Blutige Niederschlagung von Protesten
Nach Mahsa Aminis gewaltsamen Tod folgten landesweite Proteste. Tausende Iraner gingen im Zuge der Bewegung „Frauen, Leben, Freiheit“ auf die Straße. Einige Iranerinnen wagten es sogar, sich in der Öffentlichkeit ohne Kopfbedeckung zu zeigen, ihren Hijab zu verbrennen und das in den sozialen Medien auch noch zu posten und zu teilen (Hashtag „NoToHijab“). Daraufhin wurden mehrere Frauen verhaftet.
Zudem begegneten Raisi und seine Hardliner den öffentlichen Protesten mit brutaler Gewalt. Sicherheitskräfte töteten mindestens 500 Demonstranten und nahmen mehr als 20.000 weitere fest. Manche wurden hingerichtet. Zudem gab es Berichte über weit verbreitete Vergewaltigungen und Folter durch die Behörden.
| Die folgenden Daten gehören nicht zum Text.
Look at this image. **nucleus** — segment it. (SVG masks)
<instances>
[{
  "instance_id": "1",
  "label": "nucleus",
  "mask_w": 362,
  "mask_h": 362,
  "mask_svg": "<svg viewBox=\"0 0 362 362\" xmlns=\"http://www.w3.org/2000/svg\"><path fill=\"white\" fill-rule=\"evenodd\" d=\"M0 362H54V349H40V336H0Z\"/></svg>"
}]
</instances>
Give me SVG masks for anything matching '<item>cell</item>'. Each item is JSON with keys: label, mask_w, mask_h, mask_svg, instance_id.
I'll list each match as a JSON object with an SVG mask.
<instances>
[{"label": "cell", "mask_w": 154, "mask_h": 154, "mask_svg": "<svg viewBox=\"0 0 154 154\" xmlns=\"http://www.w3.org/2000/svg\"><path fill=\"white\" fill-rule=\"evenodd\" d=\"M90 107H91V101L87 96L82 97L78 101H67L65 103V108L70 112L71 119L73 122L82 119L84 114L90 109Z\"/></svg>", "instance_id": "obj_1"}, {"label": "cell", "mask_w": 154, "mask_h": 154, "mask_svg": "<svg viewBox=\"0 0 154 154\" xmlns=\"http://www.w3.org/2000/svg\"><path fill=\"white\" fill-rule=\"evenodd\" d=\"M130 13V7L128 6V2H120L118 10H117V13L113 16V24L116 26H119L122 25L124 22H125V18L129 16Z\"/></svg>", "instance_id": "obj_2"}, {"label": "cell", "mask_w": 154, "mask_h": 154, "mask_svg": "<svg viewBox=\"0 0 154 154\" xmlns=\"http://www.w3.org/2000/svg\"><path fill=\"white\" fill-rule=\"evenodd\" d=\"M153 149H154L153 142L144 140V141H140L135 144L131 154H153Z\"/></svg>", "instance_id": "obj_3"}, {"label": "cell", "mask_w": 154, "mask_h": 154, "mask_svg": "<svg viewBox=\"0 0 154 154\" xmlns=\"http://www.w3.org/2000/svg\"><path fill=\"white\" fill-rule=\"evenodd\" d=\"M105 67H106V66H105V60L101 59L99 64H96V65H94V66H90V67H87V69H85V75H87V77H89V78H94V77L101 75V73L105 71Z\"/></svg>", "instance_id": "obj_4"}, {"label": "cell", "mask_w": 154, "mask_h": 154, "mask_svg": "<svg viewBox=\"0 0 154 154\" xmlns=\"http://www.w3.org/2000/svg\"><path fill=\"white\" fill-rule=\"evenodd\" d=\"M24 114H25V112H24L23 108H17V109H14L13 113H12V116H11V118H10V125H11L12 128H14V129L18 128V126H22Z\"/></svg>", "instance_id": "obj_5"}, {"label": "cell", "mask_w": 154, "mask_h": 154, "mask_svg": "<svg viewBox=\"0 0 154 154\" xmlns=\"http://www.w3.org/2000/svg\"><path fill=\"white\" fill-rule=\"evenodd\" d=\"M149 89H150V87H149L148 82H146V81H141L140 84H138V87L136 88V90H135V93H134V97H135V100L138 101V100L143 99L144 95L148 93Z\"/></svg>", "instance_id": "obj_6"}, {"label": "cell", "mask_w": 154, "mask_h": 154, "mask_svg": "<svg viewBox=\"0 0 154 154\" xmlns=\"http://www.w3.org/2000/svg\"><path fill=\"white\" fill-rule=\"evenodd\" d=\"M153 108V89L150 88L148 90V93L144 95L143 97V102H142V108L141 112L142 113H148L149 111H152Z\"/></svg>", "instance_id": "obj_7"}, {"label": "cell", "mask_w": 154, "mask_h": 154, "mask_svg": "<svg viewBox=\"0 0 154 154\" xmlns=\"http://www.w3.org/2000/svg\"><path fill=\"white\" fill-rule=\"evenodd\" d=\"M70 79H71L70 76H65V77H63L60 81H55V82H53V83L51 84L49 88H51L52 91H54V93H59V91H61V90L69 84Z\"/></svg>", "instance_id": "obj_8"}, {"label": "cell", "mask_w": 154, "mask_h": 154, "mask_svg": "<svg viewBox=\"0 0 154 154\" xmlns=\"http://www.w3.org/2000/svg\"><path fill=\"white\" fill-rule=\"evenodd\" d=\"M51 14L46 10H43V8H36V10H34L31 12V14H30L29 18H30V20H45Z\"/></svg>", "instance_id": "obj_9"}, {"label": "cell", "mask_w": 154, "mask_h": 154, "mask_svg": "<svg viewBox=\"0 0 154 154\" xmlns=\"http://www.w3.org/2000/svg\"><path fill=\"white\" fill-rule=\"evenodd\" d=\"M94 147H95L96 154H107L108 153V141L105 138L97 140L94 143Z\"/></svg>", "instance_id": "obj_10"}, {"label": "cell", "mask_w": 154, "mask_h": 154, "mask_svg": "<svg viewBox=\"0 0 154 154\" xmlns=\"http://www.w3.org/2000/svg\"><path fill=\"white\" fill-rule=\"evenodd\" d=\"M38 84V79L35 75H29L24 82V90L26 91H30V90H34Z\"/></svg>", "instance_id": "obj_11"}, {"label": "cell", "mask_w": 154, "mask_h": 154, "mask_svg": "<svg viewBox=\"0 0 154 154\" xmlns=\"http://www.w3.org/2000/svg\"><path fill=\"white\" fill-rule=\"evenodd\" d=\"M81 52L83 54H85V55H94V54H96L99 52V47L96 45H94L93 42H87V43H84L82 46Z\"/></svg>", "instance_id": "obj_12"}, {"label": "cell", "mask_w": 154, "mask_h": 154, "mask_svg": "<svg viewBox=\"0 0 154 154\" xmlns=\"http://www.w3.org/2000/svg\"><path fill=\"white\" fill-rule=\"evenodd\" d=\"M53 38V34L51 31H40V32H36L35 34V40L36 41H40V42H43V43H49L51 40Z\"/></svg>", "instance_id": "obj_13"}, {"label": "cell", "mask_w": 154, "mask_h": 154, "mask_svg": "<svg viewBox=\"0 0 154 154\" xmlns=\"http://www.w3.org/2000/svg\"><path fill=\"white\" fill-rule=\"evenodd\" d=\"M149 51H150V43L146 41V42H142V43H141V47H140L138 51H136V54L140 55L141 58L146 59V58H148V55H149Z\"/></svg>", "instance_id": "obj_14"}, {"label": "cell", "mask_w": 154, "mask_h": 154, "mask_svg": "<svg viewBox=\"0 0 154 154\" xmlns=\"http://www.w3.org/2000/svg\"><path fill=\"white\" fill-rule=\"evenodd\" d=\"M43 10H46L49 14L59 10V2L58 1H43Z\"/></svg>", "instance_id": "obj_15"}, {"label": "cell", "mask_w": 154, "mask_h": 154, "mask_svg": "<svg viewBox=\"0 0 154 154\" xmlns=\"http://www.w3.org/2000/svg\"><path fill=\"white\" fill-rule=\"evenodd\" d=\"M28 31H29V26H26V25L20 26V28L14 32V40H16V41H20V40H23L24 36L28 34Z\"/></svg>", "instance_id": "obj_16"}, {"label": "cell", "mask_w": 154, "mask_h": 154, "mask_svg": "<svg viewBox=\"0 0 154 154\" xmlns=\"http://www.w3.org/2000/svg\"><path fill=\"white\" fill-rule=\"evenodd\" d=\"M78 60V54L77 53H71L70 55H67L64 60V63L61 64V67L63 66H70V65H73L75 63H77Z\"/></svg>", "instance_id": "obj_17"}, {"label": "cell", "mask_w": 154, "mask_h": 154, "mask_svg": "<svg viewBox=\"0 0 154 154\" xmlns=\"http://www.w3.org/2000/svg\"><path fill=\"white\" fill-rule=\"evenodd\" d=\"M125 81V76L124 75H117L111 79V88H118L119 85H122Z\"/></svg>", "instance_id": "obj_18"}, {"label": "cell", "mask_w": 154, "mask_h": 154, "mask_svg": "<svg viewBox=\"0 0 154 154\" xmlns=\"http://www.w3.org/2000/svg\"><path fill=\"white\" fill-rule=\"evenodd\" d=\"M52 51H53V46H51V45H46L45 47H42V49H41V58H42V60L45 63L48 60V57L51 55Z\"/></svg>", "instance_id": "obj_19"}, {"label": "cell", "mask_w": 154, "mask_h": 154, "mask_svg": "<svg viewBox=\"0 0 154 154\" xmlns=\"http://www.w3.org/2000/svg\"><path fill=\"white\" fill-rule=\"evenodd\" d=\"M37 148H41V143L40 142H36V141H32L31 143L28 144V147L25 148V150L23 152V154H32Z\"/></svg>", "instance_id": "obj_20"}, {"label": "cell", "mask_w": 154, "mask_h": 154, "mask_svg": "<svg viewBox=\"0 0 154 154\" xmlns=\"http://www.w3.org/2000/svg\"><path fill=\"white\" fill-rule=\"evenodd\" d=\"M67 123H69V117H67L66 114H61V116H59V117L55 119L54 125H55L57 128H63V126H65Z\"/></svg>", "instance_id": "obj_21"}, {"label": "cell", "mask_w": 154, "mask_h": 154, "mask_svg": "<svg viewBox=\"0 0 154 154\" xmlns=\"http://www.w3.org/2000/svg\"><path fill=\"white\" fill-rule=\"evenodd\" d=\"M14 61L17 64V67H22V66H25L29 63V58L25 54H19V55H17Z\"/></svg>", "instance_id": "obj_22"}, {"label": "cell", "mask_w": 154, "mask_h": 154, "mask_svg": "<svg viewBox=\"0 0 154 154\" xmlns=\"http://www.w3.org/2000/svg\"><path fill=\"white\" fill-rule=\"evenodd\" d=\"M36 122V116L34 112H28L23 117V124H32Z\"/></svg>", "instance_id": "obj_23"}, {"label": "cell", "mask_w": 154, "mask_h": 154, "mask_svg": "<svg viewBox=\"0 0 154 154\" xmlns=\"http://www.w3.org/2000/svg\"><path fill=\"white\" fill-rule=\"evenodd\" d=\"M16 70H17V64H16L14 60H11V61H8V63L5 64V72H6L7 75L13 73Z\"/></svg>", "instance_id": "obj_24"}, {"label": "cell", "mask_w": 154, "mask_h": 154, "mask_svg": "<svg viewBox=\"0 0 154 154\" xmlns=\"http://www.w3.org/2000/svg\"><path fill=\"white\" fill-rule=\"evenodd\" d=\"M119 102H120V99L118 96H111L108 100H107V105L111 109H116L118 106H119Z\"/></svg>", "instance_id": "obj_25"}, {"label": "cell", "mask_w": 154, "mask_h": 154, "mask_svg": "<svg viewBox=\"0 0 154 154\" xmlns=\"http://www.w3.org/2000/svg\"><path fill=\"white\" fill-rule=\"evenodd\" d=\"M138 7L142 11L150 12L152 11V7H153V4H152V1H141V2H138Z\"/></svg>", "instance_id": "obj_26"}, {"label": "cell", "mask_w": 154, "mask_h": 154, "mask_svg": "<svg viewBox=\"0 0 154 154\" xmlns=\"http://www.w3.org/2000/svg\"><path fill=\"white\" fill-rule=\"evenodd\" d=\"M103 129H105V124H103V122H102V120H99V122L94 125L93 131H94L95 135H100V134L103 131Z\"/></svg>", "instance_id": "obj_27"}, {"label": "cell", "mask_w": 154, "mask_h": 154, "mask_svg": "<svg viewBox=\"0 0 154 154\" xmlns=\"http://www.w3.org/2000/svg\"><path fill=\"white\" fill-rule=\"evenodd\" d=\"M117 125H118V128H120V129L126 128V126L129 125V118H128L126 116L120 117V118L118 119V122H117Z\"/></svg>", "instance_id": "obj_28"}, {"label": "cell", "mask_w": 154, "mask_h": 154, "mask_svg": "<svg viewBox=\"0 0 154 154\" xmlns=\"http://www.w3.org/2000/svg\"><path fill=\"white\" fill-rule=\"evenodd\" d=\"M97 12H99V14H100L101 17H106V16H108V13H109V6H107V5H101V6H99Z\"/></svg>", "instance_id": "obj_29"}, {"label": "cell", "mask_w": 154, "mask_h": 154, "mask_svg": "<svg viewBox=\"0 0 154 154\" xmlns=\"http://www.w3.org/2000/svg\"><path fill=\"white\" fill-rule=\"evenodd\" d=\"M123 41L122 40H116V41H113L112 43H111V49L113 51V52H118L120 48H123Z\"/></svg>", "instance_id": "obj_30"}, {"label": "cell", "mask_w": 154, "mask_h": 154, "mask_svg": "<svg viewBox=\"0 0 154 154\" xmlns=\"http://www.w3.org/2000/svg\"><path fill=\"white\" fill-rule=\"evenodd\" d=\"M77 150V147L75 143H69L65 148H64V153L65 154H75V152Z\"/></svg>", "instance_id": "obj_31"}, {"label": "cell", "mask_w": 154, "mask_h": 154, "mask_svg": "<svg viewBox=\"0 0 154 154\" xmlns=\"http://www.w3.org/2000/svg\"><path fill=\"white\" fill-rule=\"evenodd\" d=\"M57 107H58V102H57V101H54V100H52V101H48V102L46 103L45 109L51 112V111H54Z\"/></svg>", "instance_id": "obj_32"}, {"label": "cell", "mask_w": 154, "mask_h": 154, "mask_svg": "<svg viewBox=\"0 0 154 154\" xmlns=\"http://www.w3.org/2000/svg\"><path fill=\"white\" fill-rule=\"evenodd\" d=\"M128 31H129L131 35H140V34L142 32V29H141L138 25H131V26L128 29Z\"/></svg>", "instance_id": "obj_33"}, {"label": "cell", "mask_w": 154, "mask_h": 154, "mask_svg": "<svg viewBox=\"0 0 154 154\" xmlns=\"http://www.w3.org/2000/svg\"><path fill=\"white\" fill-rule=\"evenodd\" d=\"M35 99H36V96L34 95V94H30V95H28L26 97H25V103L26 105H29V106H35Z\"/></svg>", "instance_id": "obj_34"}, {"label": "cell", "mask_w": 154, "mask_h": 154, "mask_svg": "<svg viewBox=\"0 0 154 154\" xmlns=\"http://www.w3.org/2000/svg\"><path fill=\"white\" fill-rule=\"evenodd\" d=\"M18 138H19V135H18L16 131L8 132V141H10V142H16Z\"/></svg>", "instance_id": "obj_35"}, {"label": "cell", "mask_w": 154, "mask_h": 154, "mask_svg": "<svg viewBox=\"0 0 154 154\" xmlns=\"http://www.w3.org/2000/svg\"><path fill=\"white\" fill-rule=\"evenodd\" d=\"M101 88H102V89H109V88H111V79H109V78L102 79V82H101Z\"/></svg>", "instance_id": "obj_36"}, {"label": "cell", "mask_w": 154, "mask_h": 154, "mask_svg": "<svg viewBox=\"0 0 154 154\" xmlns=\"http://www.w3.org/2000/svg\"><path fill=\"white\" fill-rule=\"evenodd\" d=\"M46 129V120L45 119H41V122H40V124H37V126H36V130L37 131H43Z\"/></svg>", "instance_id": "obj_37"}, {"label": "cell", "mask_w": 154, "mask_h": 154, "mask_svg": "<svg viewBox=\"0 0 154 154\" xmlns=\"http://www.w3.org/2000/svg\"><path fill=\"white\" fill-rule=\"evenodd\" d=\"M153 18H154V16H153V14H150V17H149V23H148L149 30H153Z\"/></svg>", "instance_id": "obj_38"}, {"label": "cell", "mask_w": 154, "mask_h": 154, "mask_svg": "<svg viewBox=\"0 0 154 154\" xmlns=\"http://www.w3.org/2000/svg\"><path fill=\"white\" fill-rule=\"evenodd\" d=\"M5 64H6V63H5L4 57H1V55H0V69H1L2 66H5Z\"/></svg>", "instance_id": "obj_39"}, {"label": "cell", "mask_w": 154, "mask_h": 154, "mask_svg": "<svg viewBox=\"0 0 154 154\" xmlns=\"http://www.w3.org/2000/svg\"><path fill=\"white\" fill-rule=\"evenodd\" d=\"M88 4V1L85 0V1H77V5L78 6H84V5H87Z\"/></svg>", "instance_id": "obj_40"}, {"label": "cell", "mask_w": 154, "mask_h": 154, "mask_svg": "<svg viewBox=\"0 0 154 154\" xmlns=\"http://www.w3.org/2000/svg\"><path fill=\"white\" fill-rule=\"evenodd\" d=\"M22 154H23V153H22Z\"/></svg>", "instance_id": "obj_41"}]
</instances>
Erst Mitte 2023 gelang es der Regierung, die Bewegung mit ihren brutalen Gewaltmethoden niederzuschlagen. Raisi und andere Hardliner führten daraufhin noch weitere Freiheits-Einschränkungen für Frauen ein.
Ebrahim Raisi sollte das Oberhaupt des Iran werden
Als Belohnung für Raisis erbarmungslose Orthodoxie im Sinne der iranischen Revolution wurde er sogar als Nachfolger des 85-jährigen Ali Chamenei gehandelt, Oberster Führer und politisches und religiöses Oberhaupt des mehrheitlich schiitischen Iran. Chamenei ist in diesem Sinne zudem auch eine Art „Revolutionsführer“ im Range eines „Ajatollah“, des höchsten religiösen Titels des zwölferschiitischen Islams sowie Oberbefehlshaber der iranischen Streitkräfte.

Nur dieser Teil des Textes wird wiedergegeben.